Continuing through November 21, 2015
The timely and disturbing “Gyre: The Plastic Ocean” has traveled from the Anchorage Museum with an art warning about something called a “gyre.” Although the mind immediately leaps to “Turning and turning in the widening gyre,” the message in this case is not from Yeats but from the sea. The Pacific Ocean churns between the Asian coast and the American coast in what is termed the North Pacific Gyre and here, in the heart of the ocean, the Great Garbage Patch is swirling endlessly. For years, artists have been attracted to this growing ecological disaster of waste and abandonment, an unintended consequence of a consumer culture. Presenting an assemblage of shopping bags, Dianna Cohen sums up the source of the garbage problem—I shop, I throw away.

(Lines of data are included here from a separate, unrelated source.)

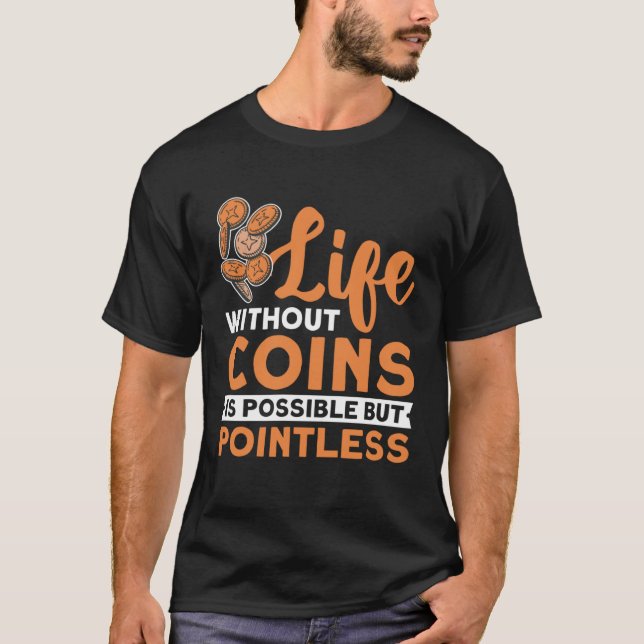 Mynthobbysamlare Numismatiker Numismatisk Mynt  T Shirt (Framsida)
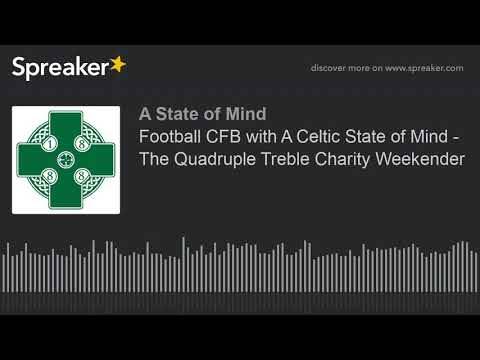 Football CFB with A Celtic State of Mind – The Quadruple Treble Charity Weekender Football CFB with A Celtic State of Mind – The Quadruple Treble Charity Weekender
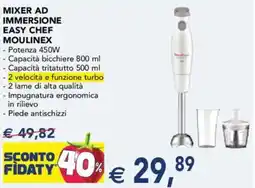 Esselunga Mixer ad immersione easy chef MOULINEX offerta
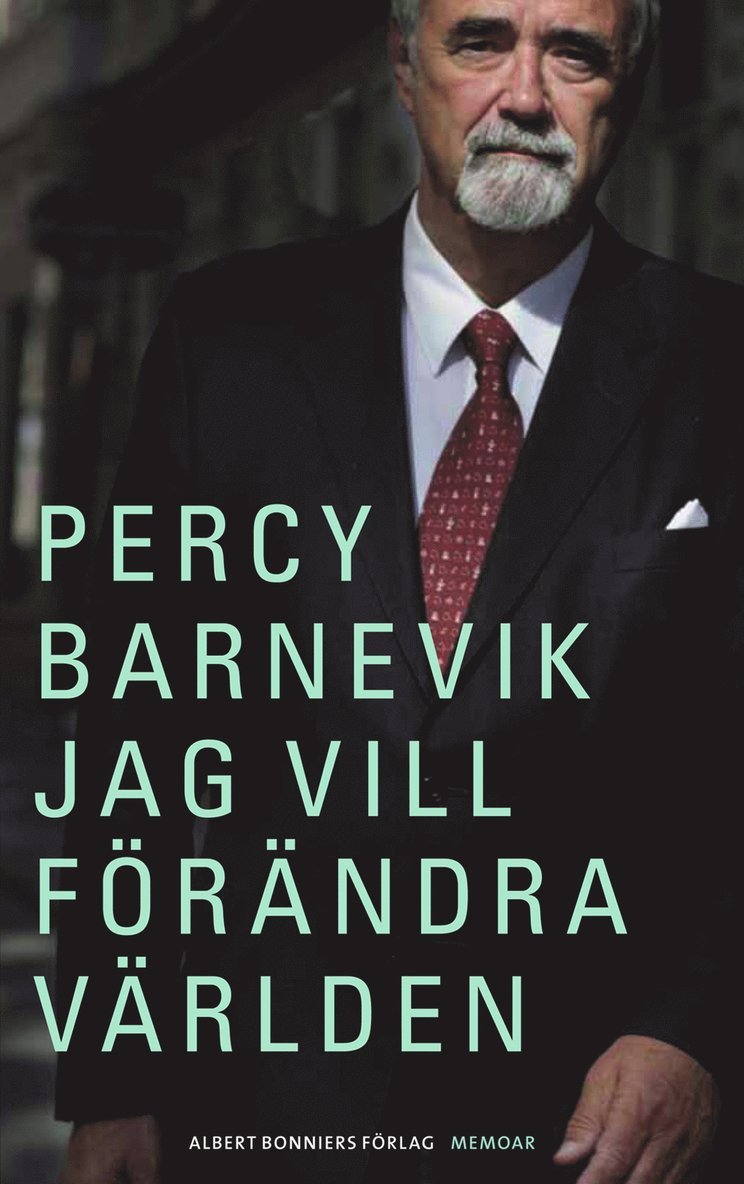 Percy Barnevik - Jag vill förändra världen, E-bok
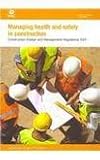 Managing health and safety in construction : Construction (Design and Management) Regulations 2007 : approved code of practice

The next stage of the process of acquisition and discard is taken up by Edward Burtynsky, who photographed the vast vista of a Chinese dumpsite of apparently sorted items waiting for recycling. Four of the artists in the exhibition — Mark Dion, Pam Longobardi, Andy Hughes and Karen Larsen — joined the project in order to personally view the vast wasteland and collect evidence of cultural misdemeanors. Dion, who is well known for his “Cabinets of Curiosities,” put together a depressing display of ordinary household cleansing containers and other quotidian objects that are, in fact, destroying our ocean and threatening all who depend upon its health. Larsen placed large mason jars on a set of bleached wooden shelves in what appears to be a decorator’s solution to a blank wall. But these aqua tinged jars contain whitened bits and pieces of plastic, the size that kills fish and chokes seabirds. Although there is an educational tone to the exhibit of work by socially active artists, the exhibition should be thought of as evidence of suicide: we are killing ourselves.